# AC Recharge



## RickyBobby (Nov 19, 2009)

I have a 2003 Ford Expedition and the when I turned on the A/C for this first time this year it wasn't blowing cold air. Never had problems before so I figured it needed a recharge.

I bought the recharge kit and when I put the gauge on the low preasure tube it read about 20 psi. The clutch engages and disengages without any problem. I recharged the system without incident.

My question: When the vehicle is running and the A/C is set to Max Cool, the gauge will read approximately 35psi, but, when the clutch engages, the preasure drops to about 25psi. I don't want to overcharge the system but wasn't sure where the accurate reading should be taken, when the clutch is engaged or isn't? 

With what I have done, the the air doesn't seem too cold.  Just wondering if more should be added.
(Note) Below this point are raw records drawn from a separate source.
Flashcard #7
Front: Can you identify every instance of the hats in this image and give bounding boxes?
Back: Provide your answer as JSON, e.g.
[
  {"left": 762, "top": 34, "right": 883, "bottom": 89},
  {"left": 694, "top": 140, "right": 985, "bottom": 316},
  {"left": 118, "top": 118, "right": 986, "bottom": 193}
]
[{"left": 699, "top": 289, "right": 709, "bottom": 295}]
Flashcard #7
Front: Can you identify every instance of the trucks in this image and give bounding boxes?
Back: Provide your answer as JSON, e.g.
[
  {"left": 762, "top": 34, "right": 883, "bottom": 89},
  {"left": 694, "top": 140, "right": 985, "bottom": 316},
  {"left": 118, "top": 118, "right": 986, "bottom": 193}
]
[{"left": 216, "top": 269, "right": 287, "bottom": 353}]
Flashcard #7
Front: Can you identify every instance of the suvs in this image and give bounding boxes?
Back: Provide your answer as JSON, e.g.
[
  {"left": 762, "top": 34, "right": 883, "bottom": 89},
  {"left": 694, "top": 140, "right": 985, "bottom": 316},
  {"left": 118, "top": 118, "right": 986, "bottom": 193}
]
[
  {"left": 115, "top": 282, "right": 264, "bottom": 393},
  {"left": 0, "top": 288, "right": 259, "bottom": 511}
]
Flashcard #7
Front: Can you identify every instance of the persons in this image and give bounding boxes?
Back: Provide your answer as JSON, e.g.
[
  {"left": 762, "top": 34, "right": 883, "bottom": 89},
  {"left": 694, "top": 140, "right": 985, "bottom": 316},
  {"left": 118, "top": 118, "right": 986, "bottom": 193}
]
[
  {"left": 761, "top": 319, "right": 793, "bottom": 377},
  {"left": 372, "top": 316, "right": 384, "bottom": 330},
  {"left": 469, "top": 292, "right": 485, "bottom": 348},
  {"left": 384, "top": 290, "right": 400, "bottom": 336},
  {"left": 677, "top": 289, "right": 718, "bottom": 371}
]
My father, a mechanic, consistently gives me the same old line "well, it could be a number of things" so that much I know. I am just trying to start with the easiest one.

Thanks in advance.


----------



## 47_47 (Sep 11, 2007)

Where your numbers taken at idle or 2500 RPM. What is the discharge (high) side reading?


----------



## RickyBobby (Nov 19, 2009)

The numbers were at idle. I don't have a gauge for the high side.

I did notice that when driving, when the clutch engages it almost sounds like a gurgling coming from the vents.


----------



## Billy_Bob (Sep 11, 2008)

The reading should be taken with the compressor running, HOWEVER, what the low side pressure should be depends on the outside air temperature!

A pressure chart correlated to outside air temperatures would be in a factory service manual set of books which you can order from your dealer or helminc.com

The set of books costs around $150.00 (Get the right "tools" for the job which includes the specifications for pressures for your specific vehicle.)


----------



## RickyBobby (Nov 19, 2009)

The reading should be taken with the compressor running, HOWEVER, what the low side pressure should be depends on the outside air temperature!

I had the ambient air temperature and correlating pressure on the can of refill so I went by that.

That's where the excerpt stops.